- [Written instruction 1] Recast the rows from the line containing "Across the image, is" through the end of the rows as a JSON list of strings, one string per line, omitting blank lines and the pictures.

========================================================================

48. Similarly the mind, which is the instrument of the Jiva, moves on in the
dreaming and waking states in order to obtain the fruits of righteous and unrighteous
deeds. When the experiencing of these fruits ceases, the mind is absorbed in
its cause, undifferentiated ignorance.
49. The eagle rushes only to its nest hoping to find rest there. Similarly the
Jiva eager only to experience the bliss of Brahman rushes to sleep.
50. A tiny tot having fed at the breast of its mother, lies smiling in a soft
bed. Free from desire and aversion it enjoys the bliss of its nature.
51. A mighty king, sovereign of the world, having obtained all the enjoyments
which mark the limits of human happiness to his full contentment, becomes the
very personification of bliss.
52. A great Brahmana, a knower of Brahman, has extended the bliss of knowledge
to its extreme limit; he has achieved all that was to be achieved and sits established
in that state.
53. These examples of the ignorant, infant, the discriminative king and the
wise Brahmana are of people considered to be happy. Others are subject to misery
and are not very happy.
54. Like the infant and the other two, man passes into deep sleep and enjoys
only the bliss of Brahman. In that state he, like a man embraced by his loving
wife, is not conscious of anything either internal or external.
55. Just as what happens outside in the street may be called external and what
is done inside the house internal, so the experiences of the waking state may
be called external and the dreams produced inside the mind and the nervous system
may be called internal.
56. The Shruti says: 'In sleep even a father is no father'. Then in the absence
of all worldly ideas the Jivahood is lost and a state of pure consciousness
prevails.

========================================================================

- [Written instruction 2] In the passage on the bliss of Brahman, give the part from "52. A great" to "not very happy." again, swapping "Brahmana" for "sage".

========================================================================

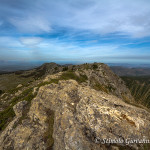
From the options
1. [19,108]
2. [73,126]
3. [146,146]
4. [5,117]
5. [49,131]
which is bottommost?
[49,131]

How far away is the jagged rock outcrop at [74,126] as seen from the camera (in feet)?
40.9

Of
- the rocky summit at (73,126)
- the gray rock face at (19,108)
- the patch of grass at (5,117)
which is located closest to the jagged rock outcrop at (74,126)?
the rocky summit at (73,126)

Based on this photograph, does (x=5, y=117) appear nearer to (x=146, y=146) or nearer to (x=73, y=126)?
(x=73, y=126)

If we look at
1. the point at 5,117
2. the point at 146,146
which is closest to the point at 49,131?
the point at 5,117

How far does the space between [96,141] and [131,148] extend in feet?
15.1

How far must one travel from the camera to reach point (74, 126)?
1417cm

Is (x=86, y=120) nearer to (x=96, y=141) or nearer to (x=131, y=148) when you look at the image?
(x=96, y=141)

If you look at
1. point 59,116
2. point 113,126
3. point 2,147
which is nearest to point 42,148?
point 59,116

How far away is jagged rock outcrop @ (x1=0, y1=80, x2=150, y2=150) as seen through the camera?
12469 millimetres

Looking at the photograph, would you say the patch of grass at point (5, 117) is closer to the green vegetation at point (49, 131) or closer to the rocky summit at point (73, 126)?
the rocky summit at point (73, 126)

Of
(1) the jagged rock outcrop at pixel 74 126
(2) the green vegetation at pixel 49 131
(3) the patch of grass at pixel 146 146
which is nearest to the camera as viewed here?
(3) the patch of grass at pixel 146 146

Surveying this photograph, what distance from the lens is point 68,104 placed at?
18.0 metres

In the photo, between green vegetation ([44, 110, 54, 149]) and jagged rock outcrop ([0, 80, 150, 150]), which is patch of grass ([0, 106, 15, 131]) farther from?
green vegetation ([44, 110, 54, 149])

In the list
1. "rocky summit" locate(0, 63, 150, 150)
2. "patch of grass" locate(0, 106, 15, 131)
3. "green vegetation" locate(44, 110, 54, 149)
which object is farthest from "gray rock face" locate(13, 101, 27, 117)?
"green vegetation" locate(44, 110, 54, 149)
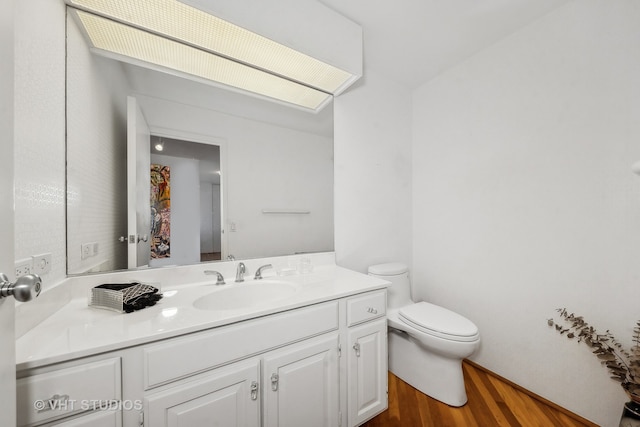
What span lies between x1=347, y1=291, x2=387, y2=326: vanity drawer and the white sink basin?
32 cm

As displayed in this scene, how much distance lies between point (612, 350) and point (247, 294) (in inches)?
75.5

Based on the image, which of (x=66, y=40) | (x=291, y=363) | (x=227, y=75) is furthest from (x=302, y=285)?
(x=66, y=40)

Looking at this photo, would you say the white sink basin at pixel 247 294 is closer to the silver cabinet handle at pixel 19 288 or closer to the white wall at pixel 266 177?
the white wall at pixel 266 177

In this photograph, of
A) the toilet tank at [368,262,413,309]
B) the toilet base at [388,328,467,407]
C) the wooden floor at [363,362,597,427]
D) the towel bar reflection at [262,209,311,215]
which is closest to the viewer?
the wooden floor at [363,362,597,427]

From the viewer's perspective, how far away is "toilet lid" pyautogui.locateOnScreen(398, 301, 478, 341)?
1.38 m

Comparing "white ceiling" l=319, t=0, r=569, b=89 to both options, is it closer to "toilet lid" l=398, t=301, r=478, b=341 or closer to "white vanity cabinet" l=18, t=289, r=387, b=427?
"white vanity cabinet" l=18, t=289, r=387, b=427

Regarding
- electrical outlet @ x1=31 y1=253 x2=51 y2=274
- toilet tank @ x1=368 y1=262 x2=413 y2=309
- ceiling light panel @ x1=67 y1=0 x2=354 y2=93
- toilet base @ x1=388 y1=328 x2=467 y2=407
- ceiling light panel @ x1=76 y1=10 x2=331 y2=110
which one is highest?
ceiling light panel @ x1=67 y1=0 x2=354 y2=93

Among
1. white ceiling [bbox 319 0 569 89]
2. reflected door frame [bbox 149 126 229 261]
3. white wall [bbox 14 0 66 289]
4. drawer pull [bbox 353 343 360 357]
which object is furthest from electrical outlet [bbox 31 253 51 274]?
white ceiling [bbox 319 0 569 89]

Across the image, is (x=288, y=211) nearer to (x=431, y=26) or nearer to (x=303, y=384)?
(x=303, y=384)

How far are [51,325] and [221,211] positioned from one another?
2.62 ft

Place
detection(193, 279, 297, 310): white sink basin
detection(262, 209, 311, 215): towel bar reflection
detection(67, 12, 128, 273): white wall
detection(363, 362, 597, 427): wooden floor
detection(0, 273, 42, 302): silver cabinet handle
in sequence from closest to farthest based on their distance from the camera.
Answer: detection(0, 273, 42, 302): silver cabinet handle
detection(67, 12, 128, 273): white wall
detection(193, 279, 297, 310): white sink basin
detection(363, 362, 597, 427): wooden floor
detection(262, 209, 311, 215): towel bar reflection

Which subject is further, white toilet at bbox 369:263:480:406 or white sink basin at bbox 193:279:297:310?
white toilet at bbox 369:263:480:406

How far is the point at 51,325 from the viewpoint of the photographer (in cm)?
81

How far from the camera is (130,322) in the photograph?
2.72 ft
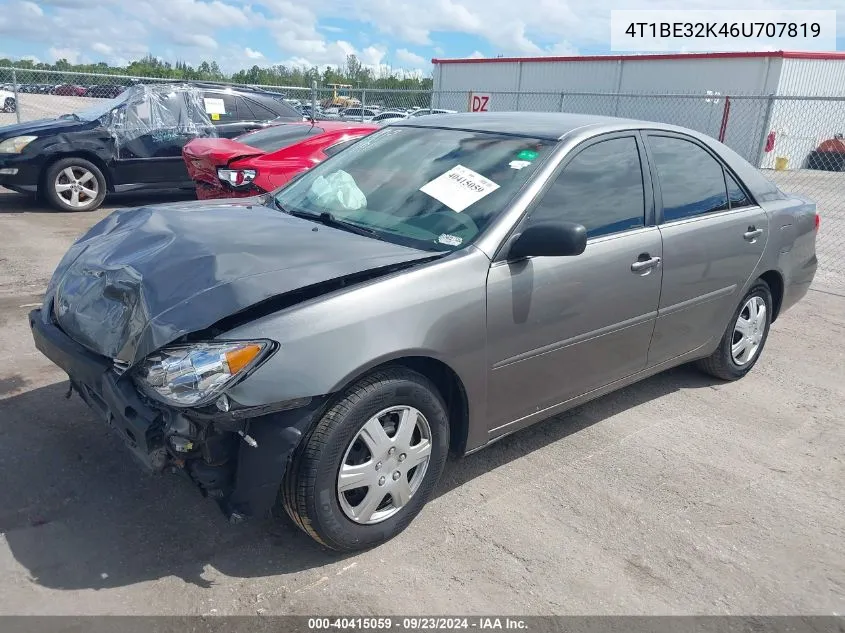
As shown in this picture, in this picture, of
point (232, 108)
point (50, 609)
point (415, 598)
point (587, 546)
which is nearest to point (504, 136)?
point (587, 546)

========================================================================

- [Exercise answer 1]
[
  "Across the image, is (x=288, y=211) nearer to (x=431, y=26) or nearer to (x=303, y=384)?",
  "(x=303, y=384)",
  "How far are [51,325] and [221,211] positioned from one another?",
  "2.62 ft",
  "Place",
  "detection(193, 279, 297, 310): white sink basin",
  "detection(262, 209, 311, 215): towel bar reflection",
  "detection(67, 12, 128, 273): white wall",
  "detection(363, 362, 597, 427): wooden floor",
  "detection(0, 273, 42, 302): silver cabinet handle",
  "in sequence from closest to farthest based on their distance from the camera.",
  "Answer: detection(0, 273, 42, 302): silver cabinet handle",
  "detection(67, 12, 128, 273): white wall",
  "detection(193, 279, 297, 310): white sink basin",
  "detection(363, 362, 597, 427): wooden floor",
  "detection(262, 209, 311, 215): towel bar reflection",
  "Which subject is further, white toilet at bbox 369:263:480:406 or white sink basin at bbox 193:279:297:310?",
  "white toilet at bbox 369:263:480:406",
  "How far is the point at 51,325 from the viewpoint of the photographer (in cm)?",
  "81",
  "How far from the camera is (130,322) in the photograph?",
  "2.72 ft",
  "As shown in this picture, in this picture, of",
  "point (232, 108)",
  "point (50, 609)",
  "point (415, 598)",
  "point (587, 546)",
  "which is nearest to point (504, 136)?",
  "point (587, 546)"
]

- [Exercise answer 2]
52. A great sage, a knower of Brahman, has extended the bliss of knowledge
to its extreme limit; he has achieved all that was to be achieved and sits established
in that state.
53. These examples of the ignorant, infant, the discriminative king and the
wise sage are of people considered to be happy. Others are subject to misery
and are not very happy.